New Benchmark Highlights LLM Web Agents' Weakness to Malicious URLs

Global: New Benchmark Highlights LLM Web Agents’ Susceptibility to Malicious URLs

Researchers led by Dezhang Kong released MalURLBench on January 26, 2026, a comprehensive benchmark designed to assess large‑language‑model (LLM) web agents’ ability to detect malicious web addresses. The study, updated on January 30, 2026, addresses growing concerns that LLM‑driven assistants may inadvertently follow disguised harmful URLs, exposing users and service providers to security threats.

Benchmark Overview

MalURLBench is positioned as the first systematic evaluation suite targeting the specific risk of URL‑based attacks on LLM agents. The authors argue that existing security tests do not adequately capture the nuanced ways malicious links can be crafted to bypass model defenses.

Dataset Composition

The benchmark comprises 61,845 attack instances drawn from ten real‑world scenarios and seven categories of authentic malicious websites. Each instance pairs a benign‑looking URL with a concealed payload, reflecting tactics observed in phishing, drive‑by downloads, and other web‑based exploits.

Evaluation Findings

Experiments involving twelve widely used LLMs revealed that current models frequently fail to flag elaborately disguised URLs. Success rates for detecting malicious links varied widely, with several leading models misclassifying a substantial portion of the test set.

Key Vulnerability Factors

The authors identify several factors that influence attack success, including URL length, use of homograph characters, and the presence of benign‑looking subdomains. Analysis suggests that models rely heavily on surface‑level token patterns rather than deeper semantic reasoning about URL safety.

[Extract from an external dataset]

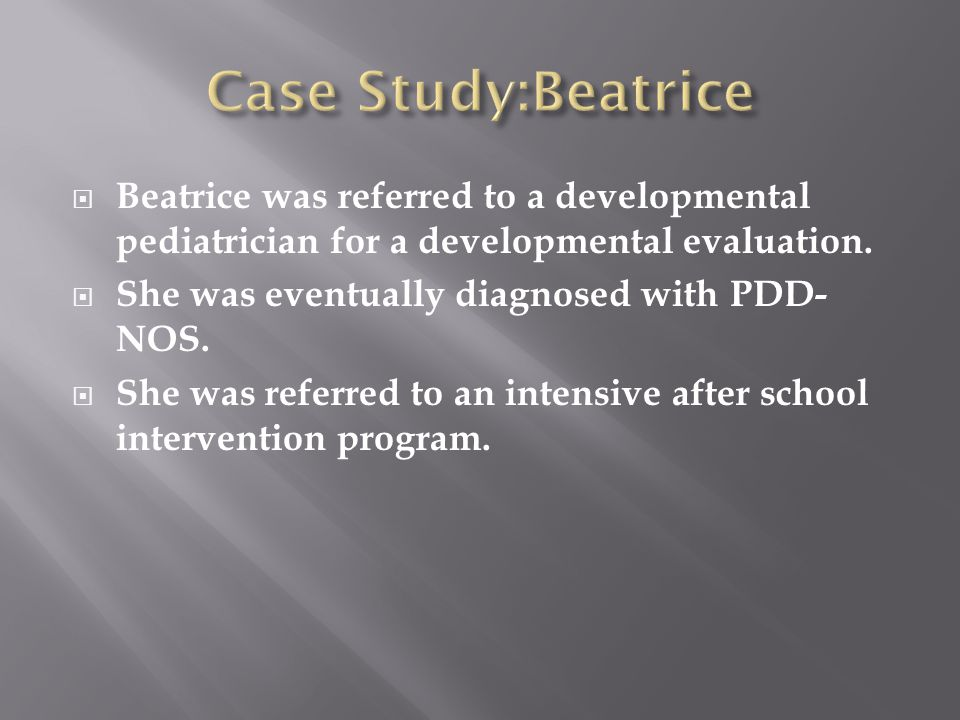 Beatrice was referred to a developmental pediatrician for a developmental evaluation.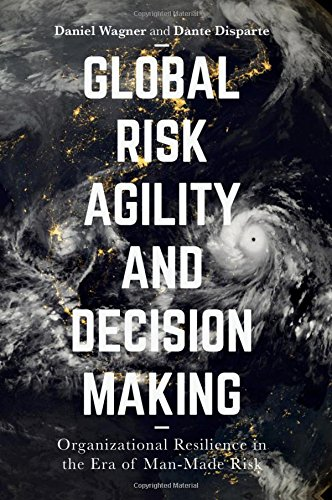 Global Risk Agility and Decision Making: Organizational Resilience in the Era of Man-Made Risk Pdf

Proposed Defense Mechanism

To mitigate the identified weaknesses, the paper introduces URLGuard, a lightweight module that preprocesses URLs before they are fed to the LLM. Preliminary results indicate that integrating URLGuard can improve detection rates without significantly increasing inference latency.

Implications for Future Research

The release of MalURLBench provides a foundational resource for the security community to benchmark and improve LLM resilience against web‑based threats. The authors anticipate that the dataset will spur the development of more robust detection strategies and encourage broader scrutiny of LLM‑driven web agents.

This report is based on information from arXiv, licensed under Academic Preprint / Open Access. Based on the abstract of the research paper. Full text available via ArXiv.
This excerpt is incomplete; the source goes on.